We have, on multiple occasions, addressed the significance (or insignificance) of the amicus curiae or “friend of the court” brief. Our previous discussion here, here, and here have largely revealed that, while the briefs are submitted in many of the headline-grabbing cases, the effects of the briefs written and submitted by the amici are often hard to evaluate.

Additionally, there is not singular source for the briefs that are filed. The Sixth Circuit and Supreme Court, particularly before a controversial or significant case is heard, are inundated with amicus curiae briefs from a variety of parties including unions, professional associations, academic institutions, important individuals in a particular field, or any level of governmental body.  However, despite the impressive frequency and diversity of amicus briefs, it often proves more challenging to share a unique perspective beyond the position of the parties.

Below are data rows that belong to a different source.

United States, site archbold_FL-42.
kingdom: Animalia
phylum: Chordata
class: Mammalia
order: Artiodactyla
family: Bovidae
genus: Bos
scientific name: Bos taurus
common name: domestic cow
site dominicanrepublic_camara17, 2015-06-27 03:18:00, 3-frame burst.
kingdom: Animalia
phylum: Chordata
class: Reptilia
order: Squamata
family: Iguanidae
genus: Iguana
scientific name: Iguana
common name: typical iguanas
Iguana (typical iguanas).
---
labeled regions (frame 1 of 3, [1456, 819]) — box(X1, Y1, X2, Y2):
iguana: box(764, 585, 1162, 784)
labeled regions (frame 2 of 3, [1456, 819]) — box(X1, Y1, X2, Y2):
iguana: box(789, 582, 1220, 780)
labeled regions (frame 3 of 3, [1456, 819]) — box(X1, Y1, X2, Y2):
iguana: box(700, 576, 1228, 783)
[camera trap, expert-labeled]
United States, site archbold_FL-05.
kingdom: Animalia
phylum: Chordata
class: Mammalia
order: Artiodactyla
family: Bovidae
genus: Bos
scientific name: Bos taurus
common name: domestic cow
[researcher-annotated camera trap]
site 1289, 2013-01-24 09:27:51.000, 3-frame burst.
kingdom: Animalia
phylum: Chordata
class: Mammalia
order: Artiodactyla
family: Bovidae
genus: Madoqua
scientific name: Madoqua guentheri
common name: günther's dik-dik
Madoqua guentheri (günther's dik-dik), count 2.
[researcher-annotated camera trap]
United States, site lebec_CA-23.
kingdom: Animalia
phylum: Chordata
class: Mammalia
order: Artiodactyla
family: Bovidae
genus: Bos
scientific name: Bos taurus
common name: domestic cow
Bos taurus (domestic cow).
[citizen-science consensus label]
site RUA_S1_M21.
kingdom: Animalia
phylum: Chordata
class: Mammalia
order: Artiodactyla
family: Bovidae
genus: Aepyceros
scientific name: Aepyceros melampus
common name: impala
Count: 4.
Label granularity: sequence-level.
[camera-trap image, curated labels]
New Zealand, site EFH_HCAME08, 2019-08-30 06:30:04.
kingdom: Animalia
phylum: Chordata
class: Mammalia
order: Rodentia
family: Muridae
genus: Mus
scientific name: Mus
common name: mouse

To reevaluate the practical implication of these briefs, we conducted a survey of 2015 Sixth Circuit cases that used the word “amicus curiae,” “amici,” or “amicus brief.” Somewhat distinguishable from our previous analysis, which spanned several years and only discovered 10 cases, our 2015 search yielded 52 cases where at least one amicus brief was filed. After a deeper investigation, we discovered that 8 of the cases only contained a discussion of an amicus brief filed in a case from a previous year and, while this is instructive in demonstrating that some amicus briefs have enough influence to have legal staying power, these cases were not helpful for our 2015 research. Of the 44 remaining, applicable cases, the Sixth Circuit only discussed or even referenced the position of an amici in 5 cases; only 1 of those was discussed by the Court in a positive light. Thus, in most cases, the Sixth Circuit does not expressly mention the amicus brief.

So why does the Court not discuss the amicus positions with greater regularity? A common problem is that the amici often parrot the briefs of the appellee and appellant. The court has, on many occasions, made it clear that the role of amicus brief are, at least in part, to “[draw] the court’s attention to law that might otherwise escape consideration.” If the law is fully discussed in the parties’ briefs, the amicus briefs serve little purpose other than to reiterate.

Of course, it is impossible to evaluate whether amicus briefs that weren’t cited actually impacted the decisional calculus of the Court. But if you are considering drafting (or soliciting) an amicus brief, it is important to keep in mind that the amicus brief should really share a unique perspective rather than reiterate the position of the parties. Often, stepping back and giving the court a broader perspective on a particular issue can be useful. The court certainly wants to understand how a particular decision might impact the next case, and amicus parties can effectively convey such matters.